§ **DATASET CONTENT**
*** Begin section ***
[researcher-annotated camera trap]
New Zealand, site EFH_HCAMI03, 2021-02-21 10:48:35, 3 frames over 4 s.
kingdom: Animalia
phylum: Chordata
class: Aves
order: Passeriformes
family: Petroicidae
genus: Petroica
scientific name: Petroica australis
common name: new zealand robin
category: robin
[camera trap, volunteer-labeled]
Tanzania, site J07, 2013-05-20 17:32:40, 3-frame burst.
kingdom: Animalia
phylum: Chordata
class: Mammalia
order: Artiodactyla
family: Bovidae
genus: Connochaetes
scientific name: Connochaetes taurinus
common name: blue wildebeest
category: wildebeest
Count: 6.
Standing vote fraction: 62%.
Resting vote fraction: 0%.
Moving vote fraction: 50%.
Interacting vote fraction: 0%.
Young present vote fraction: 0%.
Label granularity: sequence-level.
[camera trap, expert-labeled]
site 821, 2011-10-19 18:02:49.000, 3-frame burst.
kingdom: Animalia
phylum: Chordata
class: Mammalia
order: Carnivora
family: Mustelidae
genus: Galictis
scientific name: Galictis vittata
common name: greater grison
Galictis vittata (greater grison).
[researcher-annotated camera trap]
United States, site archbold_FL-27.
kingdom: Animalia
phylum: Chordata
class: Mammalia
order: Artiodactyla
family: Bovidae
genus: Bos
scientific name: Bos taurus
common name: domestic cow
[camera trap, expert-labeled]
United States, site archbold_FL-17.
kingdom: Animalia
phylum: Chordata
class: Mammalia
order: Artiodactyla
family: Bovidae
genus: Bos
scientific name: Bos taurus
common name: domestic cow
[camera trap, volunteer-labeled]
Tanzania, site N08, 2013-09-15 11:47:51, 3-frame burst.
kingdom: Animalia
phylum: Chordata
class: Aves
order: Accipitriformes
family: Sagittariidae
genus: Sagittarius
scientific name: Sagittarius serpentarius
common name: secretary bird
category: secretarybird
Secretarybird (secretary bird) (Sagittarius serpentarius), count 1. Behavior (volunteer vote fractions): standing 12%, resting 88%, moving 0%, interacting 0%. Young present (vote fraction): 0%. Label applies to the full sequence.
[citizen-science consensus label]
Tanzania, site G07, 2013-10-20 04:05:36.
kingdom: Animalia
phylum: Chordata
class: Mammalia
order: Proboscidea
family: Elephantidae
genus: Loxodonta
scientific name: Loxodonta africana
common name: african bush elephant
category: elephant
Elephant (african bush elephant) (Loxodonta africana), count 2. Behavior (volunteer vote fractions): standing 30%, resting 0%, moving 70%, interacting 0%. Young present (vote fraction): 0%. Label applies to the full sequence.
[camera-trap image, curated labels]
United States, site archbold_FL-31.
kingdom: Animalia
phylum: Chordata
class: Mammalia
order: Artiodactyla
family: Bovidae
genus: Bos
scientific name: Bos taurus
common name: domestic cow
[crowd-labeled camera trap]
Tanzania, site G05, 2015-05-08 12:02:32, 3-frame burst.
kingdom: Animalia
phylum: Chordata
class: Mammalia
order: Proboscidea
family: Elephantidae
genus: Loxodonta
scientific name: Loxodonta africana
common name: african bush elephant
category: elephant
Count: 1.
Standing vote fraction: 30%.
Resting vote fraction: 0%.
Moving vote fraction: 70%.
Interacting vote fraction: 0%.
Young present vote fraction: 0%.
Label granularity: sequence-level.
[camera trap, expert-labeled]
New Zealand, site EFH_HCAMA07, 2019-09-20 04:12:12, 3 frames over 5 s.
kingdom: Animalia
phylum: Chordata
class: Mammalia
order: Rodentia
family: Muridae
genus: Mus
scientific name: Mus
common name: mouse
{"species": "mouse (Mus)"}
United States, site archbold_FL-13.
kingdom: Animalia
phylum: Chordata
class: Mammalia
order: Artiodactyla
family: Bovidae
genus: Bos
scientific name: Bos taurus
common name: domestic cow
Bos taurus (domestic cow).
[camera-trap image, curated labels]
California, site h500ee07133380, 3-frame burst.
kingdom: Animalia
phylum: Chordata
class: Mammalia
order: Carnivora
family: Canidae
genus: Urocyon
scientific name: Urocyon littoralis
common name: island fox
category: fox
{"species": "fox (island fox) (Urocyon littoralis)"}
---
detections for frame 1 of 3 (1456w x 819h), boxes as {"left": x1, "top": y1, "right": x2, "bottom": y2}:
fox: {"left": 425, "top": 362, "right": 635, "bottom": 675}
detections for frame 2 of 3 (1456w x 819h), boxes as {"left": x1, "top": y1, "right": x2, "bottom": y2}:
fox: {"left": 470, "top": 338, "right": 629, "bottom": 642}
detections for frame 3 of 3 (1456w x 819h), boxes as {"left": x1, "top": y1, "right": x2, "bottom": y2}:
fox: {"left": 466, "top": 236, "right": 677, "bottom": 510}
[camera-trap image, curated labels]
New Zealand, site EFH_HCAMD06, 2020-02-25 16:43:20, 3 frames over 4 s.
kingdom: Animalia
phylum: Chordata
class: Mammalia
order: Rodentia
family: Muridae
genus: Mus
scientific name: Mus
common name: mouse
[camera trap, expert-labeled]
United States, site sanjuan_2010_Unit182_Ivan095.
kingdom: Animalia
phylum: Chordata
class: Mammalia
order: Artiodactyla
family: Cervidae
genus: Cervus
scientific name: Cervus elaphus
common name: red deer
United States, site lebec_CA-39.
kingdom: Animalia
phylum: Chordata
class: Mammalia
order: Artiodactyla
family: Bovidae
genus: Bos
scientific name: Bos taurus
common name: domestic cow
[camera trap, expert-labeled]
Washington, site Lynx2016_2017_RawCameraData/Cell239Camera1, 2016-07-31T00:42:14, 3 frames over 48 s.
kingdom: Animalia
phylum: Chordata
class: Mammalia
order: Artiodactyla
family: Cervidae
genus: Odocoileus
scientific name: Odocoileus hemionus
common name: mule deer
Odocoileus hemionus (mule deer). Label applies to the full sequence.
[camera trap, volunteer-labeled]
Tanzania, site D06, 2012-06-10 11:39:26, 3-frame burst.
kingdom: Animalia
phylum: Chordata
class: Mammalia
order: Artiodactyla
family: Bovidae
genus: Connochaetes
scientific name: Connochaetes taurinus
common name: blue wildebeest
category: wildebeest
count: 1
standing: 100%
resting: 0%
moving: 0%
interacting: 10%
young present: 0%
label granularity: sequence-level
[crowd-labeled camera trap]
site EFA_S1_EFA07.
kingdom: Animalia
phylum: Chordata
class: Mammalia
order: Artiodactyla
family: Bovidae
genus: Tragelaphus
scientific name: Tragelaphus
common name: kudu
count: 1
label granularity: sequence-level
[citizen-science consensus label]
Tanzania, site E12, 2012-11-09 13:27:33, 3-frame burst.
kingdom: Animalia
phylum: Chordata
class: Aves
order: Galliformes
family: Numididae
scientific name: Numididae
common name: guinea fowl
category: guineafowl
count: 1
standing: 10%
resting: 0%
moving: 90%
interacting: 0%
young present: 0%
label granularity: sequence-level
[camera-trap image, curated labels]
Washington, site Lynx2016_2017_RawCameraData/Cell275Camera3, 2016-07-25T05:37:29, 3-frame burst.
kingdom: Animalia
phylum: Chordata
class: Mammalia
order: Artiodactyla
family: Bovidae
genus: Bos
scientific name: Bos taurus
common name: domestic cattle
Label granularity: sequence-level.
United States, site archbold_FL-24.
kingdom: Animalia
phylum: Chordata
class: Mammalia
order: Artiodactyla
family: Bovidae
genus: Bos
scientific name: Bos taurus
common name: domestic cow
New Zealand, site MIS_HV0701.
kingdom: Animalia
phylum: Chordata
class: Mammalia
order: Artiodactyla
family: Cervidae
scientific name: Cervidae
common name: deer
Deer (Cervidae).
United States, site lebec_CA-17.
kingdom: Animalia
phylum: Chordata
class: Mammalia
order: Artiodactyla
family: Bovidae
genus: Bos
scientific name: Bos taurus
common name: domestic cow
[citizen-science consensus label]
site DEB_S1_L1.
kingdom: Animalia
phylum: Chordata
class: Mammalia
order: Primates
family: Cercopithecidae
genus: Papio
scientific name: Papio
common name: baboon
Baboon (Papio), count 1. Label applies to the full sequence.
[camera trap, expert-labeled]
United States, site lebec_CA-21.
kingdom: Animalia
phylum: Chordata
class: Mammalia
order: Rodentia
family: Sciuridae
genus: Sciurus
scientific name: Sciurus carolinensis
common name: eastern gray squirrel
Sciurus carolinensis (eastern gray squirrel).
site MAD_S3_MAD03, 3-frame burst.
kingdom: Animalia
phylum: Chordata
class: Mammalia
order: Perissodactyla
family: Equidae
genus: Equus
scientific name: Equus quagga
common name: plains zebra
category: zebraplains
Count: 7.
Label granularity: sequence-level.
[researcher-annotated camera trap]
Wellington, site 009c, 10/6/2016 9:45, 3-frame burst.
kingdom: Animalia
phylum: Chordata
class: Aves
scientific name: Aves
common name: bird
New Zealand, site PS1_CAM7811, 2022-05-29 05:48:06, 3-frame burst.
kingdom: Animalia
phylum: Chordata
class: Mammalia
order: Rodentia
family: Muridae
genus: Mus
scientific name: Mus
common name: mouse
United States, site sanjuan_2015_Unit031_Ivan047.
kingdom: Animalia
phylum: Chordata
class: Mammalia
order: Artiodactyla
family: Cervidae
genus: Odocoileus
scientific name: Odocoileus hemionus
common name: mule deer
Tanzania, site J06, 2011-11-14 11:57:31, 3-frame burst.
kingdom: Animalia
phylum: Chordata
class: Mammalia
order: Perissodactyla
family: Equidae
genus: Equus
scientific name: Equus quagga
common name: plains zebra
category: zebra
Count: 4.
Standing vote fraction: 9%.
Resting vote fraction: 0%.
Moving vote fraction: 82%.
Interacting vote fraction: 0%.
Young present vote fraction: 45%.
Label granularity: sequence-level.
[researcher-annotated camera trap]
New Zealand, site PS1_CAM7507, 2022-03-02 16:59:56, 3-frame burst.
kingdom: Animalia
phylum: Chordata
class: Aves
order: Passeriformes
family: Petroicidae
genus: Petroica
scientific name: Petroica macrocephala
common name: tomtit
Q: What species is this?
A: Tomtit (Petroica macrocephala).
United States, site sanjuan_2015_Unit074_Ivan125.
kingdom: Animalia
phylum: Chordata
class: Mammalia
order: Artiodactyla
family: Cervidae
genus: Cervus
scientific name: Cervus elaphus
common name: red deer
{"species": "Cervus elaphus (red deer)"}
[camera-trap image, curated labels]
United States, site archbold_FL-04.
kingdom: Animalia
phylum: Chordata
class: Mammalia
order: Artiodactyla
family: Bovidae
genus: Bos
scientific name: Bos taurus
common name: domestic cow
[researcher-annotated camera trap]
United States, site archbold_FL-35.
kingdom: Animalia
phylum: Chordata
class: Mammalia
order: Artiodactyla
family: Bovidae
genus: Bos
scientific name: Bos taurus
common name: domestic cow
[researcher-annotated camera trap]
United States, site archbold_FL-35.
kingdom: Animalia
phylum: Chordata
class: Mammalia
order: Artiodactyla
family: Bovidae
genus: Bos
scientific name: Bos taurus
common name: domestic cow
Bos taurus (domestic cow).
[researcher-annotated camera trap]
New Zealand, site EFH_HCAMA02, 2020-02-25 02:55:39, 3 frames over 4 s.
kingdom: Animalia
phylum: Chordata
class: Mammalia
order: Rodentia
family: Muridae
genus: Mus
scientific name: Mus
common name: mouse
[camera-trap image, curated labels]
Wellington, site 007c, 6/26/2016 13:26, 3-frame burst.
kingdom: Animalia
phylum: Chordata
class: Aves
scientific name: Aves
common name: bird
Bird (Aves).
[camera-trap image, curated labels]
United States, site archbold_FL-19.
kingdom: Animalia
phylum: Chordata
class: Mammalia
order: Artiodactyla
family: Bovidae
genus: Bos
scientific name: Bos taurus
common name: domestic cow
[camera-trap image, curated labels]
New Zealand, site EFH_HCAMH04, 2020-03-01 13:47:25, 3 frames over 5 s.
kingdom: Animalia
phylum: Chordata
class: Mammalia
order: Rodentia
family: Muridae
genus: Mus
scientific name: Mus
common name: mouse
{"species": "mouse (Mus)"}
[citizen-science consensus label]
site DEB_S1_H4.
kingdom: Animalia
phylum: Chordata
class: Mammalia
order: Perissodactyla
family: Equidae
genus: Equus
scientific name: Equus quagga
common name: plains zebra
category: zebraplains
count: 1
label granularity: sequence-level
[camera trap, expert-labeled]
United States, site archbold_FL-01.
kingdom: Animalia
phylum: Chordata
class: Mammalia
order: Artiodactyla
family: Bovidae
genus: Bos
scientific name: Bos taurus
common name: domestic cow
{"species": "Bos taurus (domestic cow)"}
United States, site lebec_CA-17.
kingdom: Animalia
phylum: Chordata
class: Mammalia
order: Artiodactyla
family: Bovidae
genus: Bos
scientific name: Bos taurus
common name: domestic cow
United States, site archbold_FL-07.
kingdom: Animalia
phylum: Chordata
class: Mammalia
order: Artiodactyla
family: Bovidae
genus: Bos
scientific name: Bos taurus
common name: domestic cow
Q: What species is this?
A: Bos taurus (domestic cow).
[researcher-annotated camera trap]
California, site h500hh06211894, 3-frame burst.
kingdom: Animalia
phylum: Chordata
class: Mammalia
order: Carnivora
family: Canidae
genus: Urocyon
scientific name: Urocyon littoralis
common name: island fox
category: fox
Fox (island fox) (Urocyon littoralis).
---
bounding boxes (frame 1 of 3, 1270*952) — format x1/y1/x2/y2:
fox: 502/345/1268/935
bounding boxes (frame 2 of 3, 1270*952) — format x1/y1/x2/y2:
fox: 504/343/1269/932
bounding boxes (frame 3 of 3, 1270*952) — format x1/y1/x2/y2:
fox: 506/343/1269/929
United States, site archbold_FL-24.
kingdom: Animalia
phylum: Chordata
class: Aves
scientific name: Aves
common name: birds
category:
*** End section ***
§ **INSTRUCTIONS TO FOLLOW**
Check each line above for the string "California" and copy the ones that have it.

§ **ANSWER TO THIS TASK**
California, site h500ee07133380, 3-frame burst.
California, site h500hh06211894, 3-frame burst.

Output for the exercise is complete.